Followers

Thursday, October 18, 2018

Hang on, Baby





When my boys were babies, I heard a Christian speaker say that when her kids were small, she had a rule of never being the first to let go when they gave her a hug. She believed that sometimes kids won’t come to their parents and say, “I’m scared”, “Im stressed”, “I need to feel loved”, and other feelings children struggle with sometimes. If you pay close attention, though, you can often read these things by observing their actions.
After hearing this, I made a conscious choice to always parent by that thought. When my toddlers came up and climbed onto my lap, I never had them sit down beside me instead. Sometimes I had all of them sitting on me at once, and sometimes my legs went numb! Still, I made a choice to let them hang on as long as they needed. I also did the “no limit hugging” the speaker suggested. As they got bigger, I never quit practicing this habit, and my boys never quit hugging. Some of their hugs were short and sweet. Sometimes the hugs were ambush hugs, where they ran up while my hands were occupied in dishwater or bread dough and gave me a quick on-the-run hug. Many times, though, the hugs were long. Awkwardly long. Those were the hugs I knew they needed most. 
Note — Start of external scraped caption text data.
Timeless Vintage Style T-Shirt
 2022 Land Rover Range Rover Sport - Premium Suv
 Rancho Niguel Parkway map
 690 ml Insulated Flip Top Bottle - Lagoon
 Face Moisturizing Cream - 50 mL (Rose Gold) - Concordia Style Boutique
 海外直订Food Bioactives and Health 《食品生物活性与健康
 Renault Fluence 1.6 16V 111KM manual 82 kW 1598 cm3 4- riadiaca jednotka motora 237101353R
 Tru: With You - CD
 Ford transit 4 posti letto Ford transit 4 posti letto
My boys are 22, 20 and 14 now, and the rule still applies. Just a couple of weeks ago, one of my sons was going through a trial that created a lot of stress for him. He stepped up to give me a hug, and I wrapped my arms around his waist as he laid his head on my shoulder. He stayed. He stayed a long time. This boy, who is expected to be a man and who takes pride in handling things himself, needed to know he wasn’t alone. He needed to feel safe, loved and protected. 

I think about those hugs I’ve gotten like that over the years. I feel thankful that my boys know that no matter what they are going through that Mom is right here with them through whatever comes. I love my boys and want them to always think of me as constant, reliable and available. I want them to feel like no matter what, Mom will be there for them.


I don’t know how to fix all my sons’ problems, and I don’t always know how to tell them how to solve them. I do know that no matter what life throws at them, it comforts them to know that someone has their backs. The power in a genuine, heart-felt hug can make everything seem ok, at least for a moment. And knowing that door is always open, and that you can hang on as long as you need, is sometimes enough to get you through another day.